(Data listing)

Begin

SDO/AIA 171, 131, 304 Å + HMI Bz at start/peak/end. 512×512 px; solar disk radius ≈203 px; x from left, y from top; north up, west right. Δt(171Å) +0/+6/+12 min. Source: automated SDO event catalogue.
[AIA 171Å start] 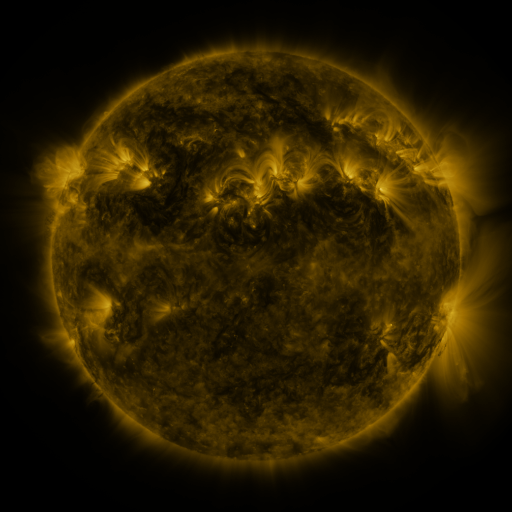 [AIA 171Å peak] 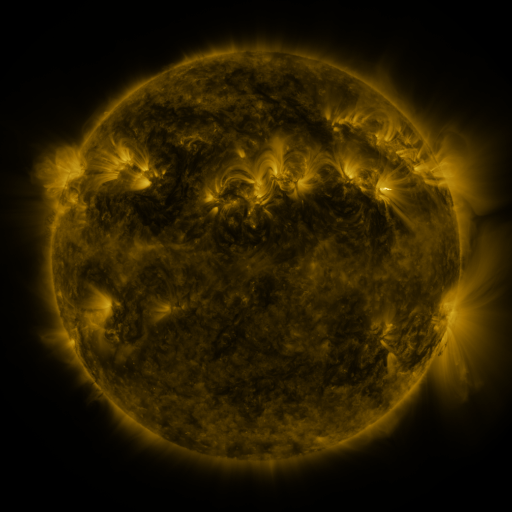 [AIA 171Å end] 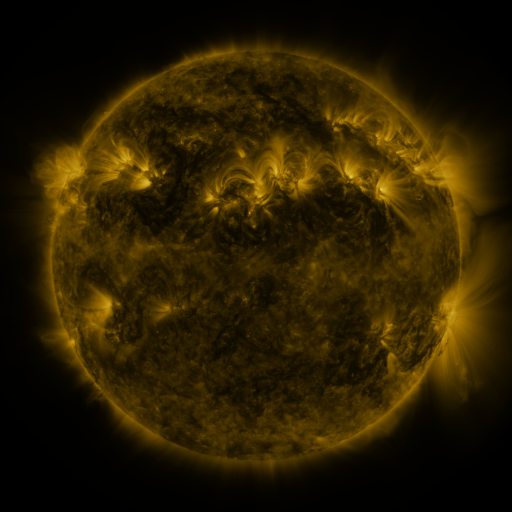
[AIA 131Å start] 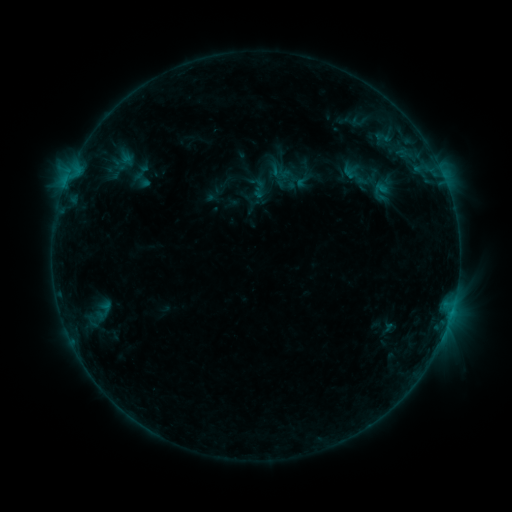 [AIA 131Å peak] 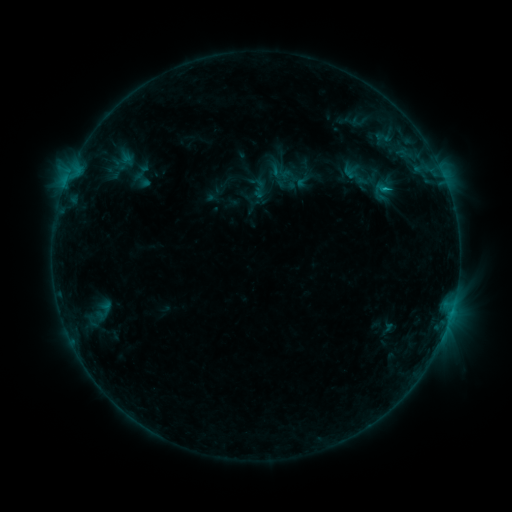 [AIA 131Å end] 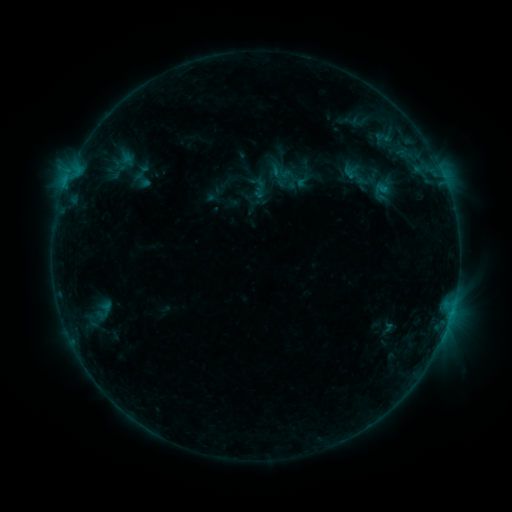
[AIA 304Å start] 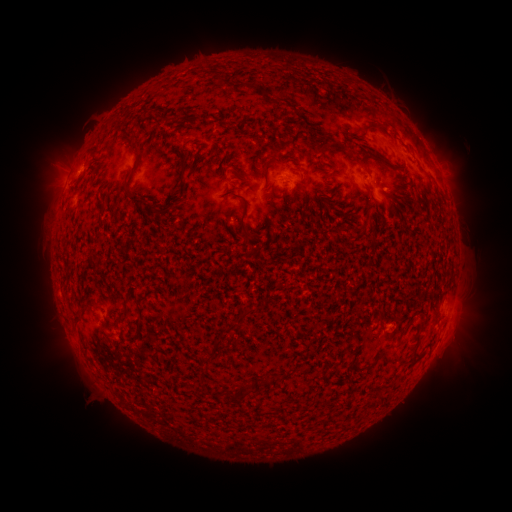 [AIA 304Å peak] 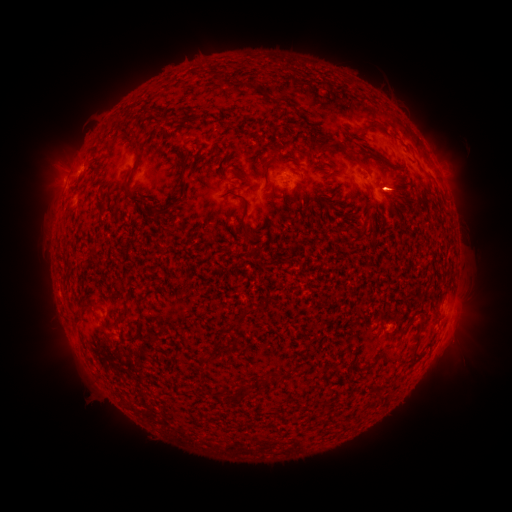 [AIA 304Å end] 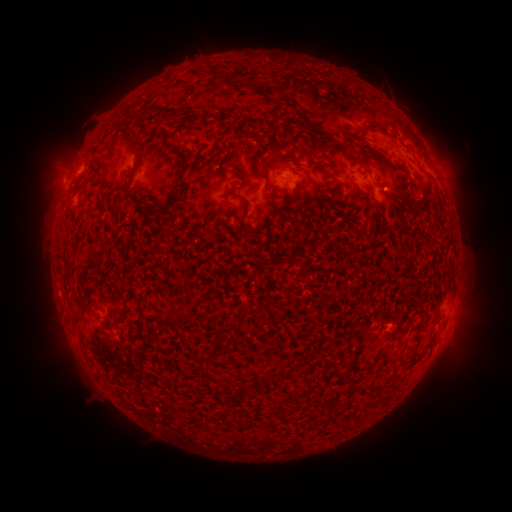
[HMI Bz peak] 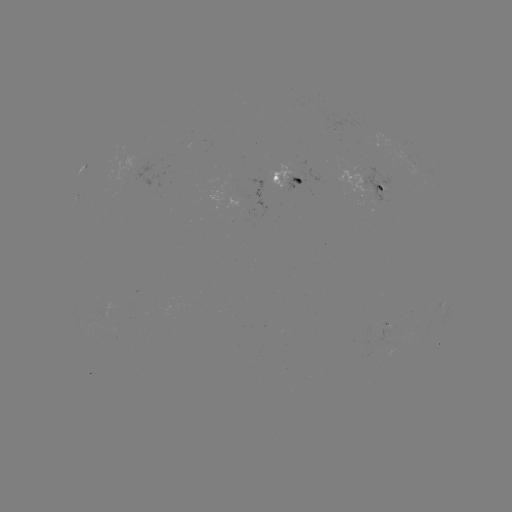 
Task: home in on B5.5 flare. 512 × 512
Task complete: [383, 190].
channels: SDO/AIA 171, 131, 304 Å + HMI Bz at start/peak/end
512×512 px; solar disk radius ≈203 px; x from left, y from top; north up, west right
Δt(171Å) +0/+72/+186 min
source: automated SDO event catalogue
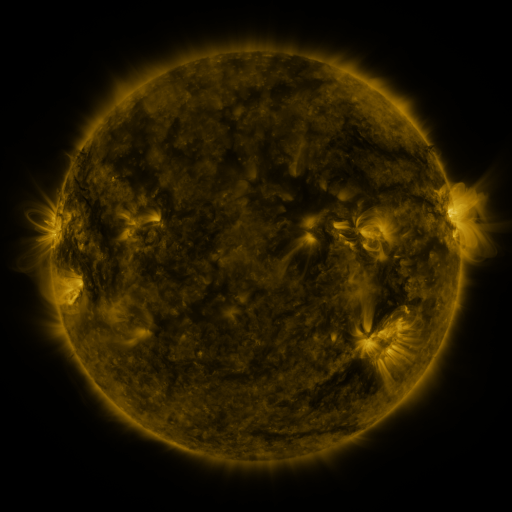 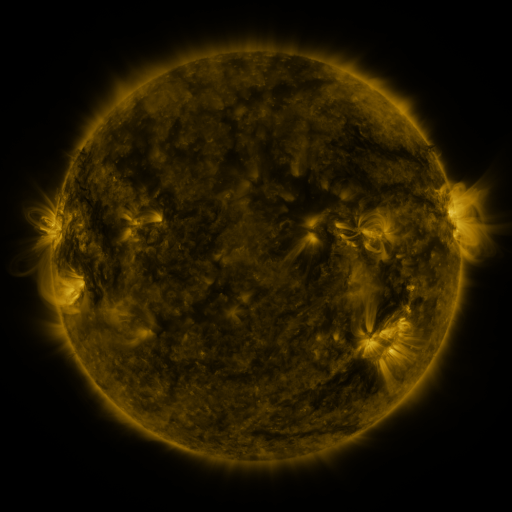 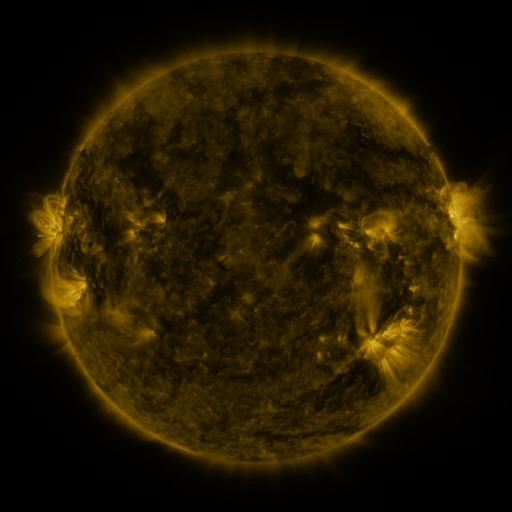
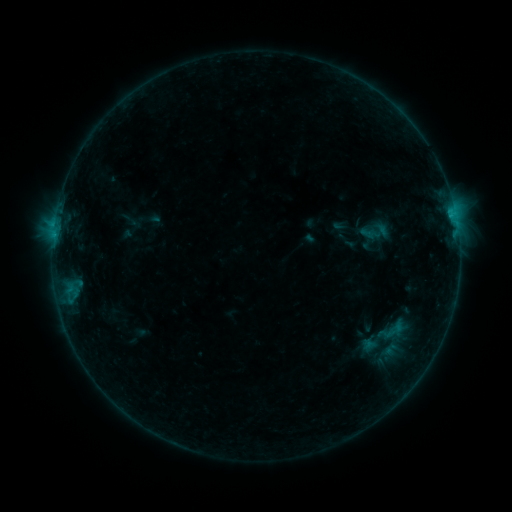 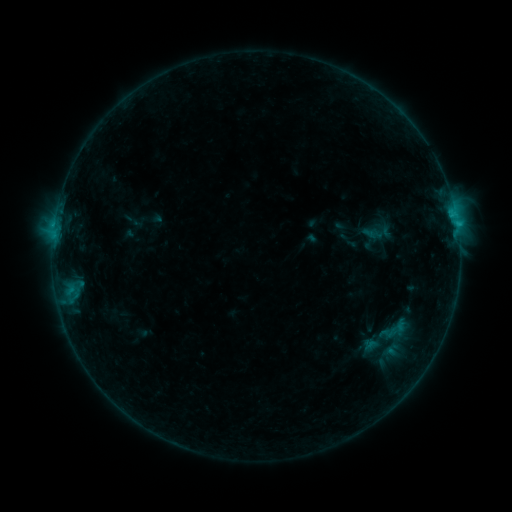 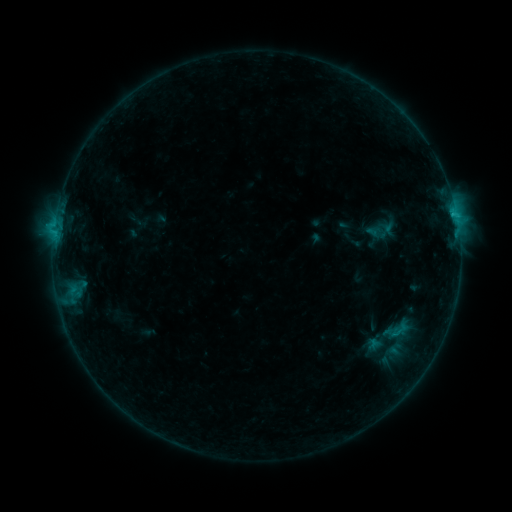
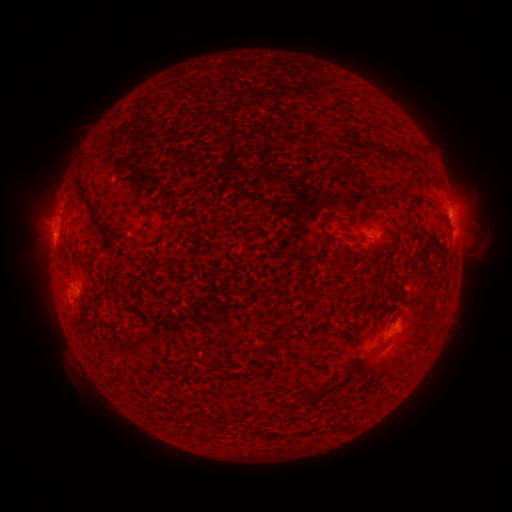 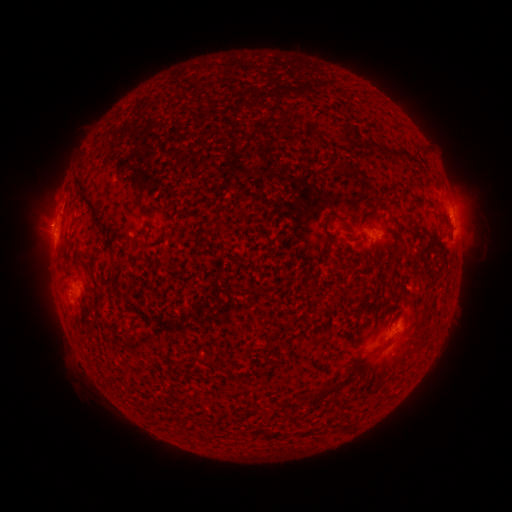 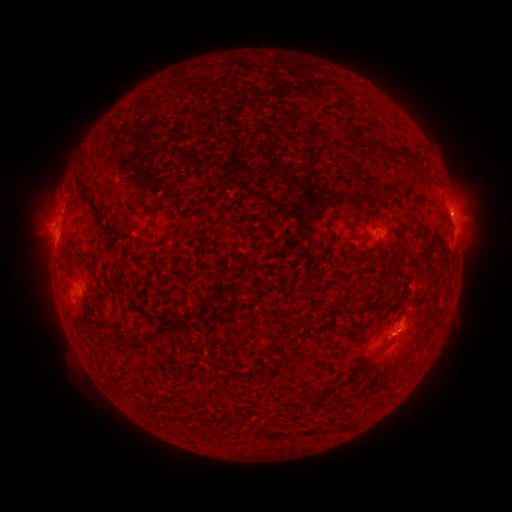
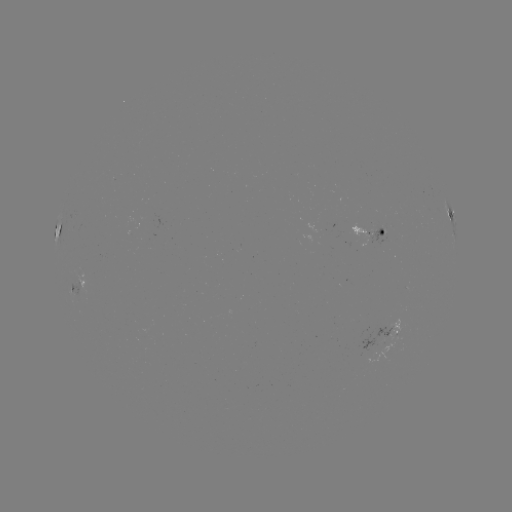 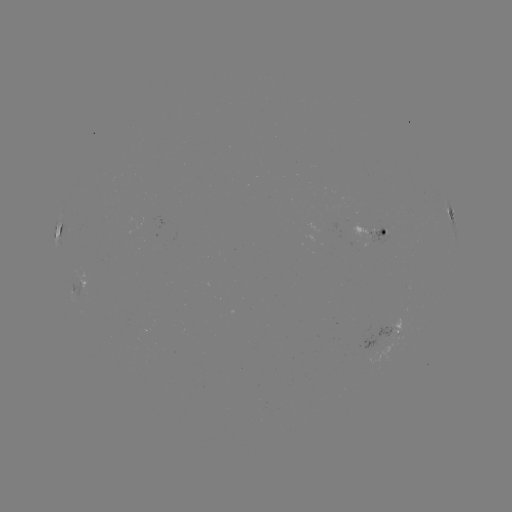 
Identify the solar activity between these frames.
emerging-flux region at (373, 239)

End

WHAT IS REQUIRED. Gather every line of the data above that contains the string "left", matching case exactly.

RESPONSE.
SDO/AIA 171, 131, 304 Å + HMI Bz at start/peak/end. 512×512 px; solar disk radius ≈203 px; x from left, y from top; north up, west right. Δt(171Å) +0/+6/+12 min. Source: automated SDO event catalogue.
512×512 px; solar disk radius ≈203 px; x from left, y from top; north up, west right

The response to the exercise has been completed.